> _TASK SET_
(a) According to the debugging guide, which team members should you collaborate with?
(b) Reproduce the debugging guide's text between "Testing Solutions: Develop" and "debugging and troubleshooting.", inclusive.
---- TEXT PROVIDED
Reproducing the Problem: Reproduce the issue to isolate its root cause and test potential solutions effectively.
Prioritizing Debug Issues: Prioritize debugging efforts based on the severity and impact of the issue on the system and users.
Isolating the Root Cause: Employ a process of elimination to isolate the underlying cause of the problem.
Collaboration with Co-workers: Embrace teamwork by collaborating with various team members, including developers, testers, and system administrators.
Testing Solutions: Develop and test potential solutions once the root cause is identified.
Documentation: Document the debugging process, including steps taken, findings, and implemented solutions, for future reference and knowledge sharing.

With a solid understanding of the general debugging process, we’re now equipped to dive into Kubernetes debugging and troubleshooting.

Visual Guide on Troubleshooting

You can also refer to the diagram provided by Daniele Polencic on the Learnk8s platform (link). In this blog, debugging and troubleshooting are explained thoroughly, offering beginners step-by-step guidance.

Check List

NR	Check Items	Description
1	Gather Info	Collect info about cluster, nodes, pods, services.
--------
---- MATERIAL PROVIDED
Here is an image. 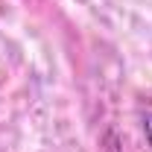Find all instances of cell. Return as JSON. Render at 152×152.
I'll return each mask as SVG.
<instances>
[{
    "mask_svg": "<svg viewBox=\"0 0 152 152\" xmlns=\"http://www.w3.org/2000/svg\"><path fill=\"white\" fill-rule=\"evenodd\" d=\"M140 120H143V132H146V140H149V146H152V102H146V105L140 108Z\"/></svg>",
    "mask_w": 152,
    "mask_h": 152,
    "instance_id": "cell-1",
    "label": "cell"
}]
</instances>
--------
---- MATERIAL PROVIDED
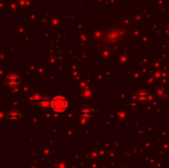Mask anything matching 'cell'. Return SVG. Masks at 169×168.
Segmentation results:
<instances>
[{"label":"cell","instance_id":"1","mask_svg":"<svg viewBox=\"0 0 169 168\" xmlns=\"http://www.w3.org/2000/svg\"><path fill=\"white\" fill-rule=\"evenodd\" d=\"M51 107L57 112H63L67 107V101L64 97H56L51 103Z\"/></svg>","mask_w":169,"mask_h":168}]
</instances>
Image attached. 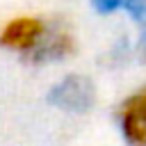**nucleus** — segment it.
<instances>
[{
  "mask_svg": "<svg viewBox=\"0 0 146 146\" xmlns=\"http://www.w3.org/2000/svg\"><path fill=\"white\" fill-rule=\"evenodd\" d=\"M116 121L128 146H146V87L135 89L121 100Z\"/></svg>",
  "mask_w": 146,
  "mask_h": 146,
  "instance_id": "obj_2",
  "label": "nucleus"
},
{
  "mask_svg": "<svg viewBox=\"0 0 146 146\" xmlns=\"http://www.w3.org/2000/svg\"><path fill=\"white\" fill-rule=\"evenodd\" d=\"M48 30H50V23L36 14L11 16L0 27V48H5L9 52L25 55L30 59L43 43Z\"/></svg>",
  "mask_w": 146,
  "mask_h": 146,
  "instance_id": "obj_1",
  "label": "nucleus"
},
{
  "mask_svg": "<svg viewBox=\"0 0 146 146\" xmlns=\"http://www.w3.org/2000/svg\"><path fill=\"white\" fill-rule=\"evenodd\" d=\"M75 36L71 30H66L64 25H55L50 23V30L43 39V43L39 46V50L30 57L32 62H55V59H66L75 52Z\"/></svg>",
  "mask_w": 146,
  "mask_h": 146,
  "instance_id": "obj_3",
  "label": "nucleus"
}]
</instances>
--------
---- MATERIAL PROVIDED
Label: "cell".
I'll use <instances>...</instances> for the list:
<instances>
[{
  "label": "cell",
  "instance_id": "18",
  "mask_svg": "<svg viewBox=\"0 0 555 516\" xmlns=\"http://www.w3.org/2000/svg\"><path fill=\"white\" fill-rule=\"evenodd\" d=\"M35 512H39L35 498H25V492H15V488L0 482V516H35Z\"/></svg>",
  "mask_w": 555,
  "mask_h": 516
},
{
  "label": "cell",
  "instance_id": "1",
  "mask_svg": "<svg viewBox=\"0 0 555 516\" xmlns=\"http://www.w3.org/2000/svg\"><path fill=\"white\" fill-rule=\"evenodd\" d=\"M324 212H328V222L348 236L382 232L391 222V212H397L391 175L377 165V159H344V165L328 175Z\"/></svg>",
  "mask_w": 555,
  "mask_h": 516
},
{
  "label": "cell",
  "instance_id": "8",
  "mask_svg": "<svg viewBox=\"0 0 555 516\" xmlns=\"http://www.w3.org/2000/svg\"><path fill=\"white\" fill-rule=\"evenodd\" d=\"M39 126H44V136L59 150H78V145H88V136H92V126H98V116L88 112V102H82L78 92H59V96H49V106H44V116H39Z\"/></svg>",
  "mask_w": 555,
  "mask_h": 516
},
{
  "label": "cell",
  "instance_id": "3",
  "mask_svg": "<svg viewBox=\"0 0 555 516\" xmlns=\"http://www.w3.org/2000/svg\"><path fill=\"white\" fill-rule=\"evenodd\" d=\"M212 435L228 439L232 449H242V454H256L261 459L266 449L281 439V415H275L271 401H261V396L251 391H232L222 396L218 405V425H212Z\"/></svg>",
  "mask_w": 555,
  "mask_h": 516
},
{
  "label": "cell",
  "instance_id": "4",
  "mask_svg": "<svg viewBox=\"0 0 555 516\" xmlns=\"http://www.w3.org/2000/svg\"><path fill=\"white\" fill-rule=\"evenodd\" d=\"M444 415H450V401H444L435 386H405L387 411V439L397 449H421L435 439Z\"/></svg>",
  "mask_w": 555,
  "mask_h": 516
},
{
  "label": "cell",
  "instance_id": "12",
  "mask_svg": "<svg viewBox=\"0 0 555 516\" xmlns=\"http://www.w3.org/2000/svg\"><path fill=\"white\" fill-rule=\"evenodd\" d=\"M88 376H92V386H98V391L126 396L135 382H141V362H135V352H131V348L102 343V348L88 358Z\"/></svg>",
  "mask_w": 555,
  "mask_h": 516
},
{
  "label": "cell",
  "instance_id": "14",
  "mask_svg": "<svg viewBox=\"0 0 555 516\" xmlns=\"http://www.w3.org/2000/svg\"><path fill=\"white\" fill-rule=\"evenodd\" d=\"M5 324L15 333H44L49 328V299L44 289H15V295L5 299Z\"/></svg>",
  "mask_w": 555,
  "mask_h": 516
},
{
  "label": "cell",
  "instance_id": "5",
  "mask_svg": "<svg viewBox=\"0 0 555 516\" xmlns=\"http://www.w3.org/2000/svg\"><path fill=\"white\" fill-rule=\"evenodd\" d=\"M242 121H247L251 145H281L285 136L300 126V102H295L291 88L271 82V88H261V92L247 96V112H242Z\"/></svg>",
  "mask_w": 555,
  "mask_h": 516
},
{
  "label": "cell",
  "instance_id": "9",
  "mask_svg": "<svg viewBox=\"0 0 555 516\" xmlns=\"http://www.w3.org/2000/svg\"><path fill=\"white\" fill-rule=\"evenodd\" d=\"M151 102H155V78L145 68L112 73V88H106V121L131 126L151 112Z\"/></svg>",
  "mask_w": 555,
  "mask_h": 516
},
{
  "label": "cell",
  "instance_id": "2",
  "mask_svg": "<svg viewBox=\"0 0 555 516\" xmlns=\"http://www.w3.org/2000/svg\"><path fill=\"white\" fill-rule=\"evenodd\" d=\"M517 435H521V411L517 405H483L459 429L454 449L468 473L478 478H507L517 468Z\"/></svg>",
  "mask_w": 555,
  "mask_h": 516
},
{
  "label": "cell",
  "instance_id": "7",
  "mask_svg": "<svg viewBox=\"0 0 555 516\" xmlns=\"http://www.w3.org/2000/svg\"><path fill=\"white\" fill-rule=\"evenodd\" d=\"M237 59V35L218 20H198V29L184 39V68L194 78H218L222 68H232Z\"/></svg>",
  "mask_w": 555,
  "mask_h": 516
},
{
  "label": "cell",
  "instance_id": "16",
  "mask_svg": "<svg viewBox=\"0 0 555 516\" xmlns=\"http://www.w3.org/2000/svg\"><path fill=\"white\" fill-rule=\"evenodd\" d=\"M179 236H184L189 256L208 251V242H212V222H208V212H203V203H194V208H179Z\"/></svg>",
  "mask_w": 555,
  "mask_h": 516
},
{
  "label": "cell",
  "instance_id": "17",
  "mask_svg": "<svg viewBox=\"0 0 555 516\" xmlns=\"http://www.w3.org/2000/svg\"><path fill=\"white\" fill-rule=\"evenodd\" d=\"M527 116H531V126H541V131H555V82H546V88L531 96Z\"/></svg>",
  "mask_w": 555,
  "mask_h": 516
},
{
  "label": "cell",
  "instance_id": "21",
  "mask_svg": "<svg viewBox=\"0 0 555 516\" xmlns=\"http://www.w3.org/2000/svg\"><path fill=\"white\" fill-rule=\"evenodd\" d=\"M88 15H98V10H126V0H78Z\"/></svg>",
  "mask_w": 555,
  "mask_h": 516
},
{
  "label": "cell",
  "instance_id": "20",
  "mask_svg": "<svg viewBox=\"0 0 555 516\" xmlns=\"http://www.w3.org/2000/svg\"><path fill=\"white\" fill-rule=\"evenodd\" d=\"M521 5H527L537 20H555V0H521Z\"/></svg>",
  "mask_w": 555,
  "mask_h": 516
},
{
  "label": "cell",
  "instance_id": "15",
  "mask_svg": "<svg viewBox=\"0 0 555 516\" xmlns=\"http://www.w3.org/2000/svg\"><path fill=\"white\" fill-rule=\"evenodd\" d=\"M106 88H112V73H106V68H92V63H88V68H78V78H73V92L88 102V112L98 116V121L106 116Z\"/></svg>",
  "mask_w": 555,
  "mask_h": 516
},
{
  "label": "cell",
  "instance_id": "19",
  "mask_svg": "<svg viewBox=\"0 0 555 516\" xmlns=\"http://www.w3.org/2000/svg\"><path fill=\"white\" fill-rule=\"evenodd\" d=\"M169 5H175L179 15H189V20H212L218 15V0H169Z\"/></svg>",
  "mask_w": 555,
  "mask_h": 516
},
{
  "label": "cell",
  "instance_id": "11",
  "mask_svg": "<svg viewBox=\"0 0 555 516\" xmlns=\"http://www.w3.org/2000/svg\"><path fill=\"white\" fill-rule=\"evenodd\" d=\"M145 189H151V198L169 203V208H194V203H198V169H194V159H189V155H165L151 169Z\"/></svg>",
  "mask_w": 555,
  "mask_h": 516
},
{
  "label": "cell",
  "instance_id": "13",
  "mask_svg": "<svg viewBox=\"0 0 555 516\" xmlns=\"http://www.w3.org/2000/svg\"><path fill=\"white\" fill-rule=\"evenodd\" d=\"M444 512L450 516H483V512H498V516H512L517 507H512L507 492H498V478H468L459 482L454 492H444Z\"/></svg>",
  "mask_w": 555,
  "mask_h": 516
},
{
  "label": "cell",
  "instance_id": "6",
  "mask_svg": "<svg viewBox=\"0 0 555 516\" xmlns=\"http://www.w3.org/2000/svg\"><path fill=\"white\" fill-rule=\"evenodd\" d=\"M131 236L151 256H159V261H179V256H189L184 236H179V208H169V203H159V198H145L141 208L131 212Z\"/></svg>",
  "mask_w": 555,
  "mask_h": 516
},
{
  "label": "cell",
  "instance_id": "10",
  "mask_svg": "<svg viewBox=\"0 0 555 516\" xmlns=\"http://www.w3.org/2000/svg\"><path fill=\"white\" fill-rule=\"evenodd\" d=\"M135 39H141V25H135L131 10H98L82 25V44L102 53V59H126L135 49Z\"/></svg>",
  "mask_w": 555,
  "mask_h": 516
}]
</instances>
--------
> _SET OF ANSWERS_
(a) Developers, testers, and system administrators.

(b)
Testing Solutions: Develop and test potential solutions once the root cause is identified.
Documentation: Document the debugging process, including steps taken, findings, and implemented solutions, for future reference and knowledge sharing.

With a solid understanding of the general debugging process, we’re now equipped to dive into Kubernetes debugging and troubleshooting.